Lato jednoczyło i dzieliło, związki które wydawały się trwałe - rozpadały doszczętnie. Mało kto przewidywał takie kołysania Toniego Kroosa i Xabiego Alonso między Madrytem a Monachium. Prawdopodobnie też nigdy nie dowiemy się, czy ta druga transakcja, czyli niespodziewany last minute Baska do Bawarii była konsekwencją tej pierwszej.
Domysły na bok. Jedno jest pewne - Toni Kroos miał skończyć to lato w innym klubie jako zastępca jednego z największych w historii Barcy - Xaviego Hernandeza, kiedy ten oglosił swoje rychłe pożegnanie z Camp Nou. Faktycznie Niemiec to pomocnik z doskonałą wizją, przeglądem pola, przyjecięm, precyzyjnym długim podaniem i chęciami do ciężkiej pracy. Już trzy razy miał być pilkarzem Barcy. Były rozmowy między jego agentem , a także osobiście kontaktowano sie z Kroosem, ktory zaoferowal swoje usługi Barcelonie, ta również tego pragnęła.

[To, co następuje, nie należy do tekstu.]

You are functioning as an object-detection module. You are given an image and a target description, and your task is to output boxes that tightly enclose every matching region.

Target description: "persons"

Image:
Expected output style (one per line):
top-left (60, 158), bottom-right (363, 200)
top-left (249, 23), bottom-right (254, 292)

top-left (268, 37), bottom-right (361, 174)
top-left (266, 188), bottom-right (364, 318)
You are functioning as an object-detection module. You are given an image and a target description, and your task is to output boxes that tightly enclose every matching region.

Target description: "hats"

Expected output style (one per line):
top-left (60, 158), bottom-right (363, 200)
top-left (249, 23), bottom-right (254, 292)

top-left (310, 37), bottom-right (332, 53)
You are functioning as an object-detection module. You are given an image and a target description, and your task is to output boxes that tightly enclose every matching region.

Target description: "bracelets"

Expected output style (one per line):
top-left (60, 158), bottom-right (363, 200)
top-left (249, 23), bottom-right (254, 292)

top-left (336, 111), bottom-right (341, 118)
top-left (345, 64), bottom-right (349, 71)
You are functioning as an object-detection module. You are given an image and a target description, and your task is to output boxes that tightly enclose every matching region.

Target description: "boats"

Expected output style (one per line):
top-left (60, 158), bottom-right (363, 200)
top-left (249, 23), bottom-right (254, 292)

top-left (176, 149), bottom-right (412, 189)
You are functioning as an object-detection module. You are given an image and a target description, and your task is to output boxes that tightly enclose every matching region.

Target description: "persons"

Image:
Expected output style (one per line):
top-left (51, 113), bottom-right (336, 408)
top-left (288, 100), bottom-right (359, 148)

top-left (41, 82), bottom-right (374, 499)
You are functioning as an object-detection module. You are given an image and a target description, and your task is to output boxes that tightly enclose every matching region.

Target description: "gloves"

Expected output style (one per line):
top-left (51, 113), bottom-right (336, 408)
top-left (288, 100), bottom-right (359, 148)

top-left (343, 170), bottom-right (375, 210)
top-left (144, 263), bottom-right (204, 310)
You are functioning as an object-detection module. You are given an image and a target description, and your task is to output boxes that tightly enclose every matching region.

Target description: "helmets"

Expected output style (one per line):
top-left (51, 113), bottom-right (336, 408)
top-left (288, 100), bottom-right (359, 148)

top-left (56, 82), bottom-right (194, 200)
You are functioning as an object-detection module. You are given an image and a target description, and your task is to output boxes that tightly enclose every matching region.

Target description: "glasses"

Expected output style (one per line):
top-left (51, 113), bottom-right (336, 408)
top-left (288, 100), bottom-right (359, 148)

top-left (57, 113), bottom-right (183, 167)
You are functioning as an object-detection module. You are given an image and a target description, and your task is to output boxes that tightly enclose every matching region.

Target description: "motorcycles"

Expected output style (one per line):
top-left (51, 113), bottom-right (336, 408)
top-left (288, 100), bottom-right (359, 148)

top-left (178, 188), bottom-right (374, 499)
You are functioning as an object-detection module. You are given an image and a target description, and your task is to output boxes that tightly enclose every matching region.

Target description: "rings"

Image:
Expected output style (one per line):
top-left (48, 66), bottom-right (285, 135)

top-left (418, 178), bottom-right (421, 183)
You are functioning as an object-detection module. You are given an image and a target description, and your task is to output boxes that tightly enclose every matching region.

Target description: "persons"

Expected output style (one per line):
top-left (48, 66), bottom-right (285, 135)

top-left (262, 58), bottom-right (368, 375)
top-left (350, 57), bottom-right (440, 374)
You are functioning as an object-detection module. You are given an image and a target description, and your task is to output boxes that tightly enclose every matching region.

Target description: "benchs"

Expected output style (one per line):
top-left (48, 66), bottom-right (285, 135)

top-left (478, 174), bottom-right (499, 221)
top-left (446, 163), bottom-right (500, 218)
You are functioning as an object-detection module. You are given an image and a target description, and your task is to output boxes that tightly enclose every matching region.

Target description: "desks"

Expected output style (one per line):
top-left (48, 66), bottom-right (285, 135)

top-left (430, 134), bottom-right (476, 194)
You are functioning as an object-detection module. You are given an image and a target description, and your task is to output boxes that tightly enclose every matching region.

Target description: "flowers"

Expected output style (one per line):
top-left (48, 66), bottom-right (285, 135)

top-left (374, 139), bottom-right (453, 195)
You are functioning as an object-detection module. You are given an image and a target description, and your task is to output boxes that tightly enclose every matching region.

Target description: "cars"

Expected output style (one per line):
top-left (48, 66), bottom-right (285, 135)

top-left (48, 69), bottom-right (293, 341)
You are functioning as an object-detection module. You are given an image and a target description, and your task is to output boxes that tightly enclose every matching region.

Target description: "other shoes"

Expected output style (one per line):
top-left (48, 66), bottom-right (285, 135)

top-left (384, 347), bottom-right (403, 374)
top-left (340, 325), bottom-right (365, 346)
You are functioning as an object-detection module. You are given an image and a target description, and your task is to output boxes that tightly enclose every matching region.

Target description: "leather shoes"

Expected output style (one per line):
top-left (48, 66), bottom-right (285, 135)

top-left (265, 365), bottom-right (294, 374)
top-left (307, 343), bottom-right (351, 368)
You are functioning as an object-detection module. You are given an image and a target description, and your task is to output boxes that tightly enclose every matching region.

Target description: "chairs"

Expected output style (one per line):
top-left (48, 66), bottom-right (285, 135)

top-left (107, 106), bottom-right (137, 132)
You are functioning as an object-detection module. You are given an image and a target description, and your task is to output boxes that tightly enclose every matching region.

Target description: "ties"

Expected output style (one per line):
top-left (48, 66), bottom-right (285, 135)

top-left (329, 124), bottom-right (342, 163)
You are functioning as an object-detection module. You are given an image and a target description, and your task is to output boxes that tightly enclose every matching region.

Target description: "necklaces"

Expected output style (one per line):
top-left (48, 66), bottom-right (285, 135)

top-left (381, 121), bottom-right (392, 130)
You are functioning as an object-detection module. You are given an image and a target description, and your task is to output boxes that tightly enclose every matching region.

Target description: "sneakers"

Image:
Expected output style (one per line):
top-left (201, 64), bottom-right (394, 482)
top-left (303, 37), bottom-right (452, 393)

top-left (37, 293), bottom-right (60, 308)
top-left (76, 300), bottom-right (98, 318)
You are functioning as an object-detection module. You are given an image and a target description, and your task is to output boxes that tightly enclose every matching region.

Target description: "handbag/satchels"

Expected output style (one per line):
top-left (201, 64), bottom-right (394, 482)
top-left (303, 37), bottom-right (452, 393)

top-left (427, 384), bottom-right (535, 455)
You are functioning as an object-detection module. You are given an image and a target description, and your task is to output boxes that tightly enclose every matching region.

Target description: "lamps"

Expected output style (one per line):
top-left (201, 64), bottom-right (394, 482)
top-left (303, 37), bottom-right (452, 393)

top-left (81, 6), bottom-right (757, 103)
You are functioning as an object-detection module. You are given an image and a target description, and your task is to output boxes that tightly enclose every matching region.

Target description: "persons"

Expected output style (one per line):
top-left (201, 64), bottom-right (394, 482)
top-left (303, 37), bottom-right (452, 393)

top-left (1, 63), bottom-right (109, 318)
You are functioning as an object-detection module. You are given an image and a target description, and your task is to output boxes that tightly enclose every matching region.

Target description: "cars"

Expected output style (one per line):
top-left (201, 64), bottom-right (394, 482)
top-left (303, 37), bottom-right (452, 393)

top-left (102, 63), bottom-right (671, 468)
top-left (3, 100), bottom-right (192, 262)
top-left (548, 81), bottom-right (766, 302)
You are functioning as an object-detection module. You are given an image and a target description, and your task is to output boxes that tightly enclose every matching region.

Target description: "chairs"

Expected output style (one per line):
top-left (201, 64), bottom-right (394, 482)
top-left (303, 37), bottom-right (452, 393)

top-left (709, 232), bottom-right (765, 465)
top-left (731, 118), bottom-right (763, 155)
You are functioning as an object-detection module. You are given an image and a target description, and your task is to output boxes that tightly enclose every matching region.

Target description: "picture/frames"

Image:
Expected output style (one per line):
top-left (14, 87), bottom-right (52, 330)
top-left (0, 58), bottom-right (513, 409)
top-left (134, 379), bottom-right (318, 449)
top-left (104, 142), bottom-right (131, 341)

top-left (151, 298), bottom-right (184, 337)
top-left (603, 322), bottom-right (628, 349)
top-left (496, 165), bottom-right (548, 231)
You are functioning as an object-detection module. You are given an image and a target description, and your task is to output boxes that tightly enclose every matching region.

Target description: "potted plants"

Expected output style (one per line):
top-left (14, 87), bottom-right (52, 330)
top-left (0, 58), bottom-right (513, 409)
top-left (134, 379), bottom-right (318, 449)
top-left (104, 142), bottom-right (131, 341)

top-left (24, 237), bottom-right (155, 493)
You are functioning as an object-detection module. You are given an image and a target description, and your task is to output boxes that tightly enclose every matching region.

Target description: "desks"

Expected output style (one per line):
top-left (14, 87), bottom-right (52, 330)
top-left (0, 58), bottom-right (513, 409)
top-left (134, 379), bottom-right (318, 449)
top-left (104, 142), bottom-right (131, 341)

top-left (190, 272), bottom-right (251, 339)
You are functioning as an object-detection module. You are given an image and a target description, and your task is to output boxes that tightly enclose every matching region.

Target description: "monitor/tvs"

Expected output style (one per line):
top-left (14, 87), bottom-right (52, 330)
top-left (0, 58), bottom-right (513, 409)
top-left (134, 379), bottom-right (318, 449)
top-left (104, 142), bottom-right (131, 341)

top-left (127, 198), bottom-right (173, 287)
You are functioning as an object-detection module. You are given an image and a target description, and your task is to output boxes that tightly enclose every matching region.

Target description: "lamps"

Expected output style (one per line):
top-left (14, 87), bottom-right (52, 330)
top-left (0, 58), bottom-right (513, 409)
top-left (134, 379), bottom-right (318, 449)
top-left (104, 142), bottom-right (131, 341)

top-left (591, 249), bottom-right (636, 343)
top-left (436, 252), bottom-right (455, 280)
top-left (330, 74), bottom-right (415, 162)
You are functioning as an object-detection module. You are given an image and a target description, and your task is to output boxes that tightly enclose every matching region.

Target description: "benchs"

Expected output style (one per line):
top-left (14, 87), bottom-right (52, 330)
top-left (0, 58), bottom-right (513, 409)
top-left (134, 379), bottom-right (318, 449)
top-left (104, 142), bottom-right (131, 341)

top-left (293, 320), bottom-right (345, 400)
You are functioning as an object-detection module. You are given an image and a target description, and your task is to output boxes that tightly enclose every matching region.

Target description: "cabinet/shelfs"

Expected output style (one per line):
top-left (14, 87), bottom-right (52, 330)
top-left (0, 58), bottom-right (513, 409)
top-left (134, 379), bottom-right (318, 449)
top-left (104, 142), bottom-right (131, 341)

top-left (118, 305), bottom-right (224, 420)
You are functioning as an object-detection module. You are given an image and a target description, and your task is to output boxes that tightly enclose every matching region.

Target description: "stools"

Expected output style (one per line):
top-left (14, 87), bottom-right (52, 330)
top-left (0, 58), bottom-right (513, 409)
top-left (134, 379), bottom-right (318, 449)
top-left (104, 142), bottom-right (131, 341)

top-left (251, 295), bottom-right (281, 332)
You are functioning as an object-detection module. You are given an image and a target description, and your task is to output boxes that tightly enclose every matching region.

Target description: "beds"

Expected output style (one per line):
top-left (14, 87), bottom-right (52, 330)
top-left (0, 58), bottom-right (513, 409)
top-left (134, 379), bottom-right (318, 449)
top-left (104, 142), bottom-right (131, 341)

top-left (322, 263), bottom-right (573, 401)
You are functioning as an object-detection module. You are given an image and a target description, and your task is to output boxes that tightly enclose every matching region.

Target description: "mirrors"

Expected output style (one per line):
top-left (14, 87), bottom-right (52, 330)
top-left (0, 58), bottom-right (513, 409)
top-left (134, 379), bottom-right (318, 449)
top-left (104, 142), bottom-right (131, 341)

24-latek już wyczekiwał założenia trykotu Dumy Katalonii aż do momentu, gdy jeden z członków sztabu szkoleniowego Barçy zawetował jego dołączenie. Oponowal naprawdę mocno, na tyle, że próba zakontraktowania zawodnika spełzła na niczym. Znalazł argumenty na tyle przekonywujące, że Barcelona wycofała się ostatecznie z operacji sprowadzenia Niemca.
Prawdopodobnie z tego powodu Real szybko wyciągnął rękę po Kroosa. Jedne drzwi dla Toniego zostały zamknięte, te które chciał najbardziej, ale inne równie duże i ważne w świecie futbolu - te na Bernabeu zostały otwarte.
Co jest też jasne to fakt, że Kroos nie chcial już być w Bayernie Guardioli, z powodów czysto piłkarskich czuł, że jego rola nie będzie taka jaką oczekuje od Bawarczyków i zdecydował się nie zaakceptować propozycji przedłużenia kontraktu.